AIM A →
According to the passage about the Mega-Church model, in what year did Rick and Kay Warren attend Robert Schuller's "Institute for Church Growth"?

TEXT PASSAGE →
═══

But when examined more carefully, the Mega-Church/Attractional model they brought to full fruition in Willow Creek Church (Hybels) and Saddleback Church (Warren) is not really an orthodox, Biblical Church; it's a strange hybrid that ends up creating more problems than it solves.
Rick Warren and his wife, Kay, attended Robert Schuller's "Institute for Church Growth" in 1979 while Warren was in his last year of seminary. In a 2002 interview for Christianity Today Magazine, Kay Warren said this of their visit to the institute: "He (Schuller) had a profound effect on Rick. We were captivated by his positive appeal to non-believers. I never looked back."

═══

RECORDS SHOWN →
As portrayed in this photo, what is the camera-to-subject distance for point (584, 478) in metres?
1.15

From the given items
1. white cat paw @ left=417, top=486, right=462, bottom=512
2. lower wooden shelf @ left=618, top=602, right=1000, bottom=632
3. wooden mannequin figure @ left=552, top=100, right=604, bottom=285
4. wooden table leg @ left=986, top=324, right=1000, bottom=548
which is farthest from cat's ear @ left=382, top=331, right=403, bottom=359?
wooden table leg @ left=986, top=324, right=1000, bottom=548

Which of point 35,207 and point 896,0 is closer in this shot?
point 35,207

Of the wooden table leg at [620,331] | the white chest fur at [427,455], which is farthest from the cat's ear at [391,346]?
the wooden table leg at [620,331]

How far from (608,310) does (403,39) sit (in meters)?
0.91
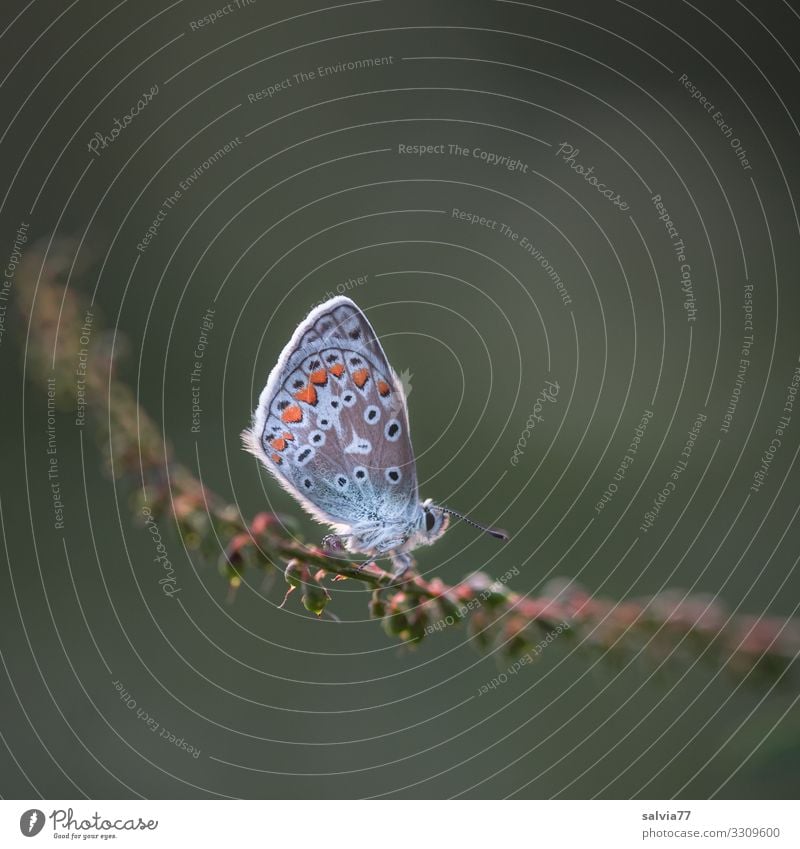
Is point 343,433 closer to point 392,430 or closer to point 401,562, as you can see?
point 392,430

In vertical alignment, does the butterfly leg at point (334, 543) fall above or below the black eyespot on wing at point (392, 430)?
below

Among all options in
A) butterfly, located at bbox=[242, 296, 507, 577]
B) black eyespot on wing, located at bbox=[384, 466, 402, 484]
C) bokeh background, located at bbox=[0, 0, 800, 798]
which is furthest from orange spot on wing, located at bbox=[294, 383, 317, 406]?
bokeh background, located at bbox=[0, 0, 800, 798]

═══

AIM B →
Copy out the part of the rows that opens with the line containing "Among all options in" and closes at the end of the rows, both ends included, with every line unchanged.

TASK OUTPUT A →
1979

TASK OUTPUT B →
Among all options in
A) butterfly, located at bbox=[242, 296, 507, 577]
B) black eyespot on wing, located at bbox=[384, 466, 402, 484]
C) bokeh background, located at bbox=[0, 0, 800, 798]
which is furthest from orange spot on wing, located at bbox=[294, 383, 317, 406]?
bokeh background, located at bbox=[0, 0, 800, 798]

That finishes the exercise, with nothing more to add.